— PROBLEM —
Word for word, restate the listing; omit the pictures.

— THE DATA —
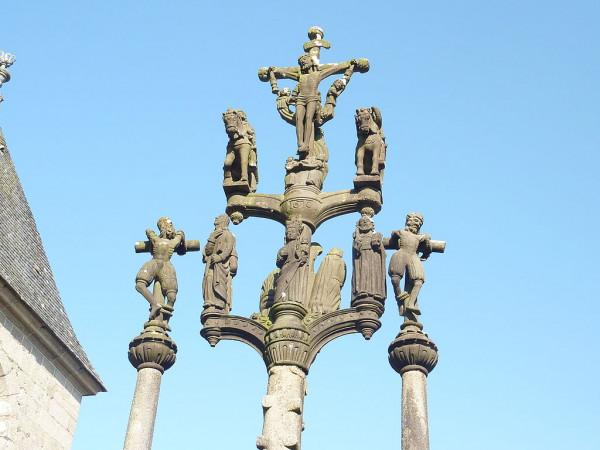 Saint-Thégonnec 2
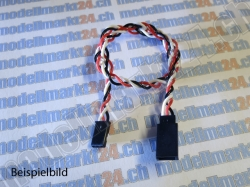 2Stk.Servoverlängerungskabel Robbe/Futaba 15cm verdrillt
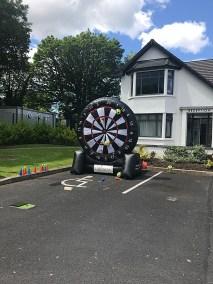darts-golf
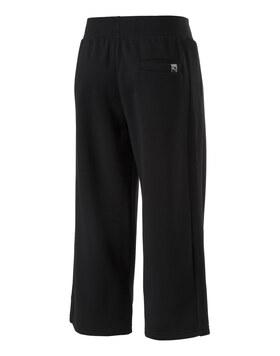 Womens Archive T7 Pants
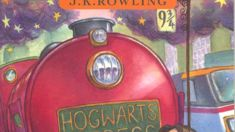 Rare Harry Potter book sells for more than $50,000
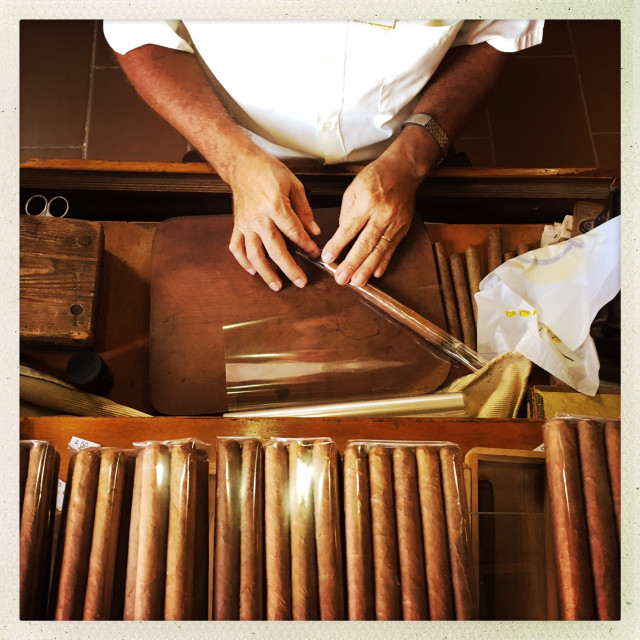 """Cuban Cigar Maker"" stock image"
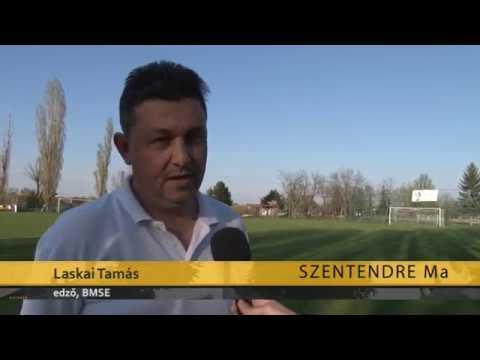 Szentendre MA / TV Szentendre / 2017.04.03.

— FINISHED TASK —
 Saint-Thégonnec 2
 2Stk.Servoverlängerungskabel Robbe/Futaba 15cm verdrillt
darts-golf
 Womens Archive T7 Pants
 Rare Harry Potter book sells for more than $50,000
 """Cuban Cigar Maker"" stock image"
 Szentendre MA / TV Szentendre / 2017.04.03.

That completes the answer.